ABOUT THIS TASK. Please copy the lines below word for word, keeping every one of them.

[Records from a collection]
Segment Open

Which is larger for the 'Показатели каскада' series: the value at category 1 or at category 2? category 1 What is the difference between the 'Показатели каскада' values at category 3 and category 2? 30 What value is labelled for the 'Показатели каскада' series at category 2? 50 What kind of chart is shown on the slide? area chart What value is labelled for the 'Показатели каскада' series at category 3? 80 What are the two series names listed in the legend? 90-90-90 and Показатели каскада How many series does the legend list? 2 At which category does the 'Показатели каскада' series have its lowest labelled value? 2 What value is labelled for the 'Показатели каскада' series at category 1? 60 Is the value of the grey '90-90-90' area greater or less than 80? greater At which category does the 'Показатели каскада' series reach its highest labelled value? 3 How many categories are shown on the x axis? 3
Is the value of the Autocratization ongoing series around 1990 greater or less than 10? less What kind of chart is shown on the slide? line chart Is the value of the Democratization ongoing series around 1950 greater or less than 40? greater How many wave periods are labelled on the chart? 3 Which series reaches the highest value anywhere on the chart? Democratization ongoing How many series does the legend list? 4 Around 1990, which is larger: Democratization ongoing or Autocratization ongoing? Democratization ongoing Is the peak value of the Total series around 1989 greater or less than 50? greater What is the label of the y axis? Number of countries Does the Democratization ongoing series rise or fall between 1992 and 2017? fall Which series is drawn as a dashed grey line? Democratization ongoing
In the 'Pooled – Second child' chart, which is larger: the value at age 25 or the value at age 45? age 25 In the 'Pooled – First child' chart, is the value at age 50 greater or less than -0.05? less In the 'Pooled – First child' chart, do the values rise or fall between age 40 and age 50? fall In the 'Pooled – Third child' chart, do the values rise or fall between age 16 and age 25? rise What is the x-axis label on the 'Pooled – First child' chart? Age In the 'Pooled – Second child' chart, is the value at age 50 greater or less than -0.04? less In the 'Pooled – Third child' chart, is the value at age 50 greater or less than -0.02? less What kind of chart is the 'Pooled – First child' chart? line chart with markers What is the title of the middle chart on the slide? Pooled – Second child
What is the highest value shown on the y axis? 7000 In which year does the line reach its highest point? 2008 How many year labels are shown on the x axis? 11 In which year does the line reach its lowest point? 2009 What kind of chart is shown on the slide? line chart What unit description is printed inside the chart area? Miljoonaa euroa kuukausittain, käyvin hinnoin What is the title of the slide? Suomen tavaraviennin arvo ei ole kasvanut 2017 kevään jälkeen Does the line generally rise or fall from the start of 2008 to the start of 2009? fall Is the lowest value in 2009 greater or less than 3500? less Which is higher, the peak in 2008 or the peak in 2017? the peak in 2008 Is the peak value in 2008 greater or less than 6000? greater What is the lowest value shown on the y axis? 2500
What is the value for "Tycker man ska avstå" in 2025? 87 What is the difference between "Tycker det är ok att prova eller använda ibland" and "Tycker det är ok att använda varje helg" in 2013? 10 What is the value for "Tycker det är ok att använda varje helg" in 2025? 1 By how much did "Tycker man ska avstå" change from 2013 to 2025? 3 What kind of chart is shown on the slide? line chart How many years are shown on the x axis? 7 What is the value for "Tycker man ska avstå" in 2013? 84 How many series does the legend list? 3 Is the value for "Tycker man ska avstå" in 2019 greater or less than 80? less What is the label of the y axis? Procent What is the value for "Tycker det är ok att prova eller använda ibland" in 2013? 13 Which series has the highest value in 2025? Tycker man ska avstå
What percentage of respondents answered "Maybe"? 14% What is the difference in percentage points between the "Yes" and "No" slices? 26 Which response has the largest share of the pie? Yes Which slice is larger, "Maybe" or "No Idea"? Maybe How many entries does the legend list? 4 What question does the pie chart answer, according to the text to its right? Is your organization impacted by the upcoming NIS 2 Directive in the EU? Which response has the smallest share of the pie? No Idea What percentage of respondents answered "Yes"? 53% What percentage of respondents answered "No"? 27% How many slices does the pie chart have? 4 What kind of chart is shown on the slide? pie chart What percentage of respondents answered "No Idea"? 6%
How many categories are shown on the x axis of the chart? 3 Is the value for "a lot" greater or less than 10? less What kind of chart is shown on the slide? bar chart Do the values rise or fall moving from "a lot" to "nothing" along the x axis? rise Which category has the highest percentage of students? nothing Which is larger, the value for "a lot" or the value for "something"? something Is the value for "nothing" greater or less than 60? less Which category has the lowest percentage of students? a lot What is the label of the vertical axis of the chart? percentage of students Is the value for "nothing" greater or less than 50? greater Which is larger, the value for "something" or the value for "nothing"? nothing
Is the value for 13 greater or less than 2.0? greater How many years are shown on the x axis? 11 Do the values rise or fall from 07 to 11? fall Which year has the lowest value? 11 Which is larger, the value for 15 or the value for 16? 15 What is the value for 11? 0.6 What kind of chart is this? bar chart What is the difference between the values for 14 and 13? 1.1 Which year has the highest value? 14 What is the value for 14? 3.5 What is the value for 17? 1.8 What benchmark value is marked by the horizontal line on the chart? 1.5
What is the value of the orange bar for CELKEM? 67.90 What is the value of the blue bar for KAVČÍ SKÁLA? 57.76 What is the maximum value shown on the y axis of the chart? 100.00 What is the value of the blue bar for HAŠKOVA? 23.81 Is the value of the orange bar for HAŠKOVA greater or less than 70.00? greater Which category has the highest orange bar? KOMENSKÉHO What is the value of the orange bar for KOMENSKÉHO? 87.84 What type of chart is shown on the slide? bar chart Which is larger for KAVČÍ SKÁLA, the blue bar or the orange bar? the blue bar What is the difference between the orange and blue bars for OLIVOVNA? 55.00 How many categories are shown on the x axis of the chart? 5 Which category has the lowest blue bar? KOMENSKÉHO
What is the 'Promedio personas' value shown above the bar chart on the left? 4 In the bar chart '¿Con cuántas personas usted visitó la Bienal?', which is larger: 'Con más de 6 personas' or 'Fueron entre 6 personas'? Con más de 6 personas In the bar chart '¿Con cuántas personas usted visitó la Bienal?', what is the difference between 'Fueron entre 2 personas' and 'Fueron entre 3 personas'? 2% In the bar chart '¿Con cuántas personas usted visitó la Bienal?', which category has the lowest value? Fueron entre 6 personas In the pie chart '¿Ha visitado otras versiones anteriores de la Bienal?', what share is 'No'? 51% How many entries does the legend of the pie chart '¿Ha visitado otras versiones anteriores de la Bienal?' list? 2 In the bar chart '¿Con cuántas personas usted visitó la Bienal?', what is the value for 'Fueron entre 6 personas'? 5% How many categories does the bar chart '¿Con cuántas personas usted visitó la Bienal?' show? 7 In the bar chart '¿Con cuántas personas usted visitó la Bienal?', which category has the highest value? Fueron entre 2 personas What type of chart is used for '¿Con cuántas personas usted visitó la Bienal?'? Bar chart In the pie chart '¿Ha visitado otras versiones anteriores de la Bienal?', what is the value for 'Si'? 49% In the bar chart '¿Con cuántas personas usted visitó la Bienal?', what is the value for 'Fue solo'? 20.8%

Segment Closed

RESULT OF THE TASK.
Which is larger for the 'Показатели каскада' series: the value at category 1 or at category 2? category 1 What is the difference between the 'Показатели каскада' values at category 3 and category 2? 30 What value is labelled for the 'Показатели каскада' series at category 2? 50 What kind of chart is shown on the slide? area chart What value is labelled for the 'Показатели каскада' series at category 3? 80 What are the two series names listed in the legend? 90-90-90 and Показатели каскада How many series does the legend list? 2 At which category does the 'Показатели каскада' series have its lowest labelled value? 2 What value is labelled for the 'Показатели каскада' series at category 1? 60 Is the value of the grey '90-90-90' area greater or less than 80? greater At which category does the 'Показатели каскада' series reach its highest labelled value? 3 How many categories are shown on the x axis? 3
Is the value of the Autocratization ongoing series around 1990 greater or less than 10? less What kind of chart is shown on the slide? line chart Is the value of the Democratization ongoing series around 1950 greater or less than 40? greater How many wave periods are labelled on the chart? 3 Which series reaches the highest value anywhere on the chart? Democratization ongoing How many series does the legend list? 4 Around 1990, which is larger: Democratization ongoing or Autocratization ongoing? Democratization ongoing Is the peak value of the Total series around 1989 greater or less than 50? greater What is the label of the y axis? Number of countries Does the Democratization ongoing series rise or fall between 1992 and 2017? fall Which series is drawn as a dashed grey line? Democratization ongoing
In the 'Pooled – Second child' chart, which is larger: the value at age 25 or the value at age 45? age 25 In the 'Pooled – First child' chart, is the value at age 50 greater or less than -0.05? less In the 'Pooled – First child' chart, do the values rise or fall between age 40 and age 50? fall In the 'Pooled – Third child' chart, do the values rise or fall between age 16 and age 25? rise What is the x-axis label on the 'Pooled – First child' chart? Age In the 'Pooled – Second child' chart, is the value at age 50 greater or less than -0.04? less In the 'Pooled – Third child' chart, is the value at age 50 greater or less than -0.02? less What kind of chart is the 'Pooled – First child' chart? line chart with markers What is the title of the middle chart on the slide? Pooled – Second child
What is the highest value shown on the y axis? 7000 In which year does the line reach its highest point? 2008 How many year labels are shown on the x axis? 11 In which year does the line reach its lowest point? 2009 What kind of chart is shown on the slide? line chart What unit description is printed inside the chart area? Miljoonaa euroa kuukausittain, käyvin hinnoin What is the title of the slide? Suomen tavaraviennin arvo ei ole kasvanut 2017 kevään jälkeen Does the line generally rise or fall from the start of 2008 to the start of 2009? fall Is the lowest value in 2009 greater or less than 3500? less Which is higher, the peak in 2008 or the peak in 2017? the peak in 2008 Is the peak value in 2008 greater or less than 6000? greater What is the lowest value shown on the y axis? 2500
What is the value for "Tycker man ska avstå" in 2025? 87 What is the difference between "Tycker det är ok att prova eller använda ibland" and "Tycker det är ok att använda varje helg" in 2013? 10 What is the value for "Tycker det är ok att använda varje helg" in 2025? 1 By how much did "Tycker man ska avstå" change from 2013 to 2025? 3 What kind of chart is shown on the slide? line chart How many years are shown on the x axis? 7 What is the value for "Tycker man ska avstå" in 2013? 84 How many series does the legend list? 3 Is the value for "Tycker man ska avstå" in 2019 greater or less than 80? less What is the label of the y axis? Procent What is the value for "Tycker det är ok att prova eller använda ibland" in 2013? 13 Which series has the highest value in 2025? Tycker man ska avstå
What percentage of respondents answered "Maybe"? 14% What is the difference in percentage points between the "Yes" and "No" slices? 26 Which response has the largest share of the pie? Yes Which slice is larger, "Maybe" or "No Idea"? Maybe How many entries does the legend list? 4 What question does the pie chart answer, according to the text to its right? Is your organization impacted by the upcoming NIS 2 Directive in the EU? Which response has the smallest share of the pie? No Idea What percentage of respondents answered "Yes"? 53% What percentage of respondents answered "No"? 27% How many slices does the pie chart have? 4 What kind of chart is shown on the slide? pie chart What percentage of respondents answered "No Idea"? 6%
How many categories are shown on the x axis of the chart? 3 Is the value for "a lot" greater or less than 10? less What kind of chart is shown on the slide? bar chart Do the values rise or fall moving from "a lot" to "nothing" along the x axis? rise Which category has the highest percentage of students? nothing Which is larger, the value for "a lot" or the value for "something"? something Is the value for "nothing" greater or less than 60? less Which category has the lowest percentage of students? a lot What is the label of the vertical axis of the chart? percentage of students Is the value for "nothing" greater or less than 50? greater Which is larger, the value for "something" or the value for "nothing"? nothing
Is the value for 13 greater or less than 2.0? greater How many years are shown on the x axis? 11 Do the values rise or fall from 07 to 11? fall Which year has the lowest value? 11 Which is larger, the value for 15 or the value for 16? 15 What is the value for 11? 0.6 What kind of chart is this? bar chart What is the difference between the values for 14 and 13? 1.1 Which year has the highest value? 14 What is the value for 14? 3.5 What is the value for 17? 1.8 What benchmark value is marked by the horizontal line on the chart? 1.5
What is the value of the orange bar for CELKEM? 67.90 What is the value of the blue bar for KAVČÍ SKÁLA? 57.76 What is the maximum value shown on the y axis of the chart? 100.00 What is the value of the blue bar for HAŠKOVA? 23.81 Is the value of the orange bar for HAŠKOVA greater or less than 70.00? greater Which category has the highest orange bar? KOMENSKÉHO What is the value of the orange bar for KOMENSKÉHO? 87.84 What type of chart is shown on the slide? bar chart Which is larger for KAVČÍ SKÁLA, the blue bar or the orange bar? the blue bar What is the difference between the orange and blue bars for OLIVOVNA? 55.00 How many categories are shown on the x axis of the chart? 5 Which category has the lowest blue bar? KOMENSKÉHO
What is the 'Promedio personas' value shown above the bar chart on the left? 4 In the bar chart '¿Con cuántas personas usted visitó la Bienal?', which is larger: 'Con más de 6 personas' or 'Fueron entre 6 personas'? Con más de 6 personas In the bar chart '¿Con cuántas personas usted visitó la Bienal?', what is the difference between 'Fueron entre 2 personas' and 'Fueron entre 3 personas'? 2% In the bar chart '¿Con cuántas personas usted visitó la Bienal?', which category has the lowest value? Fueron entre 6 personas In the pie chart '¿Ha visitado otras versiones anteriores de la Bienal?', what share is 'No'? 51% How many entries does the legend of the pie chart '¿Ha visitado otras versiones anteriores de la Bienal?' list? 2 In the bar chart '¿Con cuántas personas usted visitó la Bienal?', what is the value for 'Fueron entre 6 personas'? 5% How many categories does the bar chart '¿Con cuántas personas usted visitó la Bienal?' show? 7 In the bar chart '¿Con cuántas personas usted visitó la Bienal?', which category has the highest value? Fueron entre 2 personas What type of chart is used for '¿Con cuántas personas usted visitó la Bienal?'? Bar chart In the pie chart '¿Ha visitado otras versiones anteriores de la Bienal?', what is the value for 'Si'? 49% In the bar chart '¿Con cuántas personas usted visitó la Bienal?', what is the value for 'Fue solo'? 20.8%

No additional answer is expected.